## [What you will do]
Leave every picture out. Set down all the lines below exactly.

## [Input data]
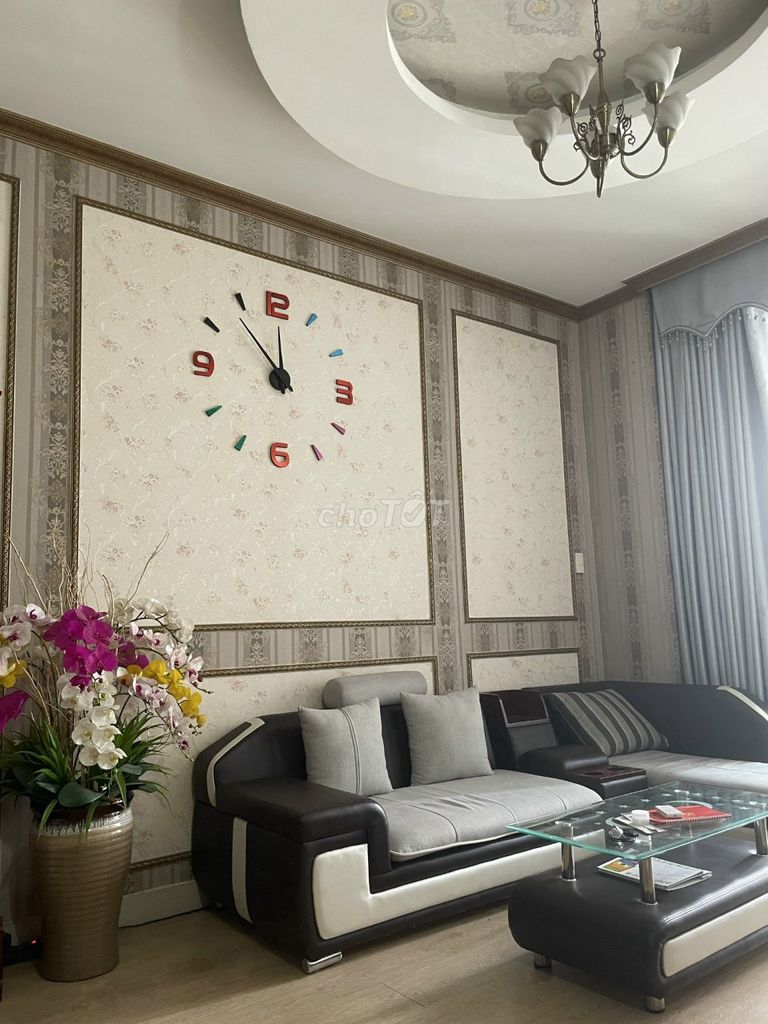 Cho thuê căn hộ 2 phong ngủ Satra Eximland  – Full nội thất, tầng trên 10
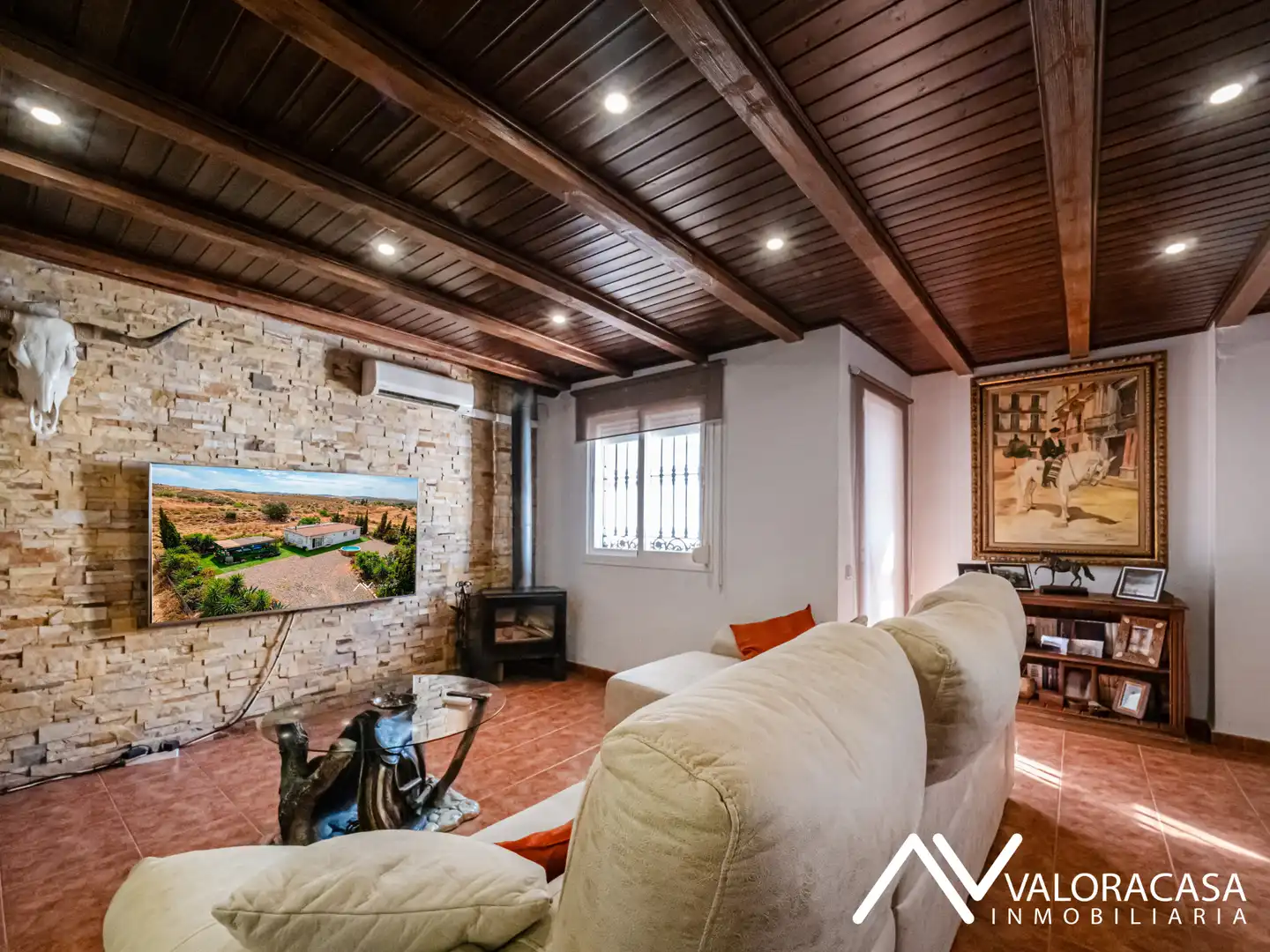 Sala d'estar de Casa o xalet en venda en Cártama amb Aire condicionat, Terrassa i Moblat
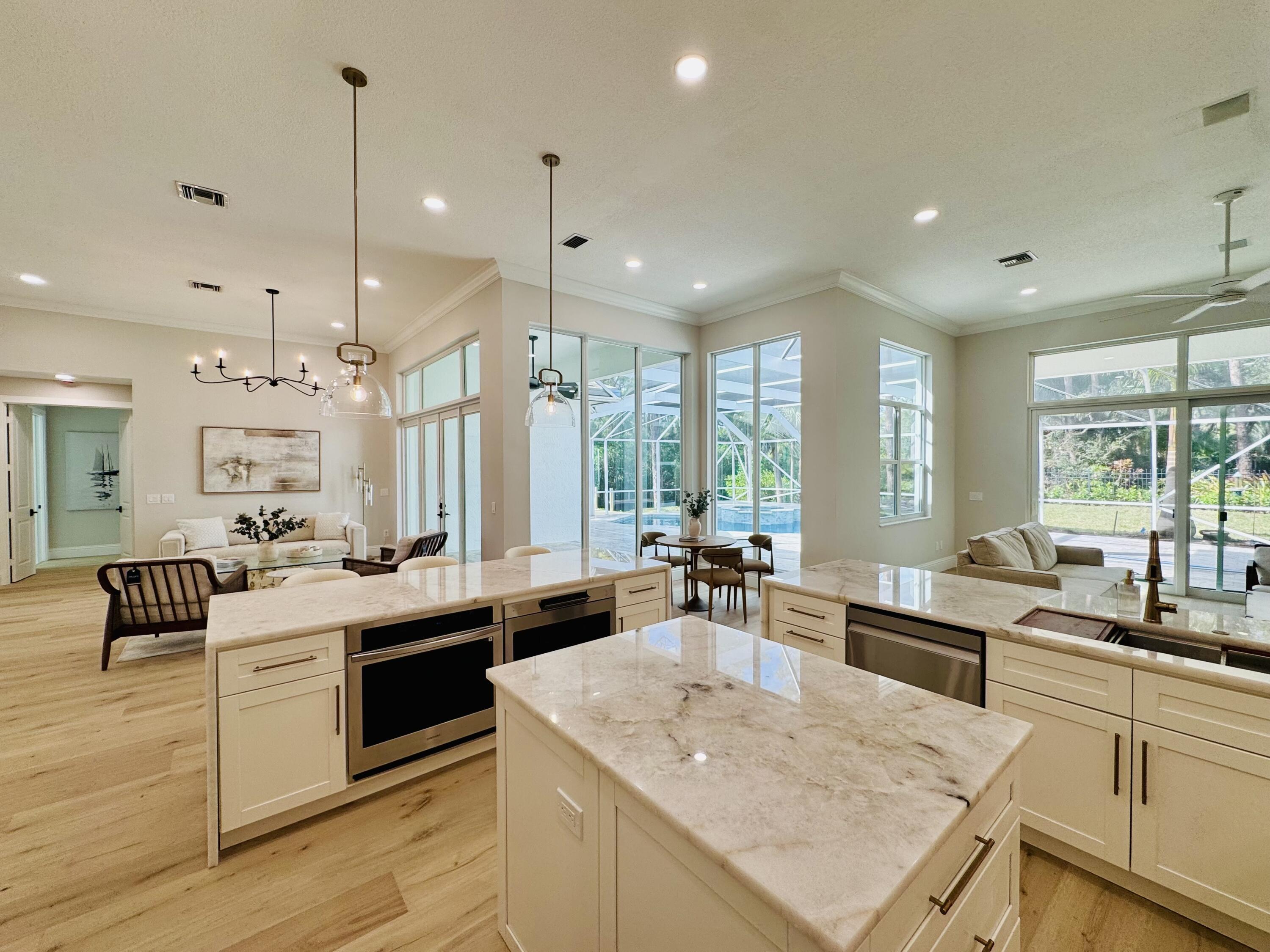 8667 SE Antigua Way, Jupiter, FL 33458, Jupiter - Photo 5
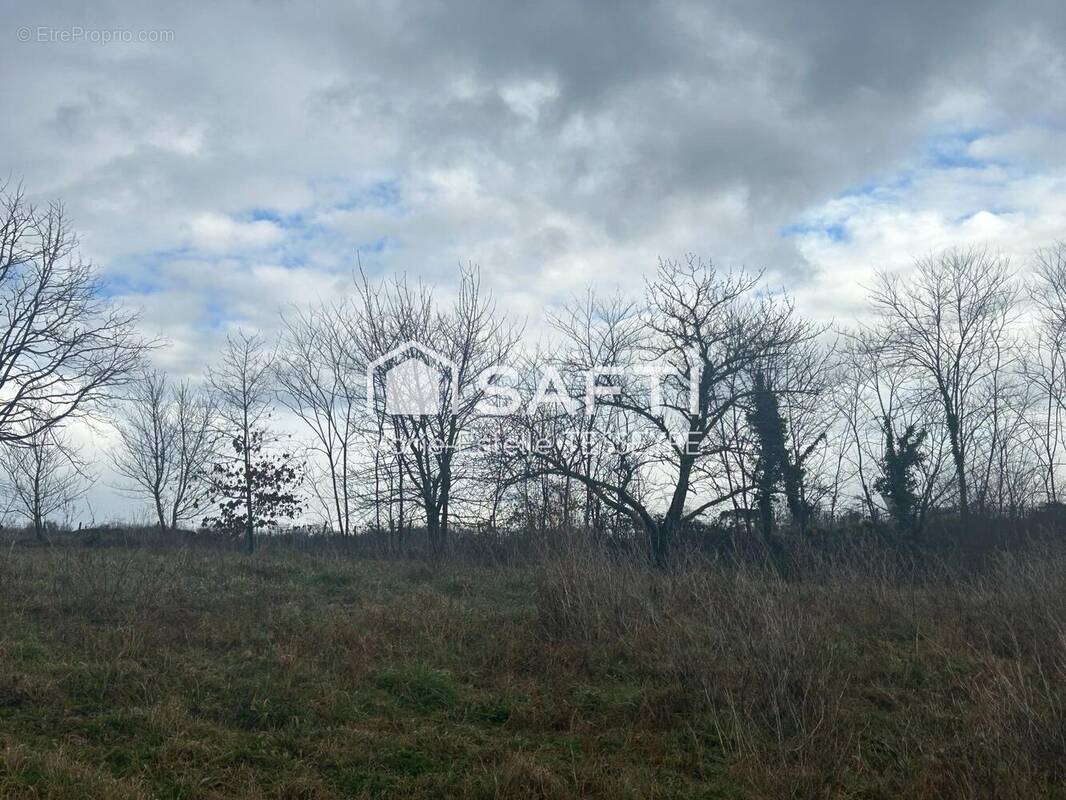 Photo 1 - Terrain à ARTIGUES-PRES-BORDEAUX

## [Answer for this exercise]
 Cho thuê căn hộ 2 phong ngủ Satra Eximland  – Full nội thất, tầng trên 10
 Sala d'estar de Casa o xalet en venda en Cártama amb Aire condicionat, Terrassa i Moblat
 8667 SE Antigua Way, Jupiter, FL 33458, Jupiter - Photo 5
 Photo 1 - Terrain à ARTIGUES-PRES-BORDEAUX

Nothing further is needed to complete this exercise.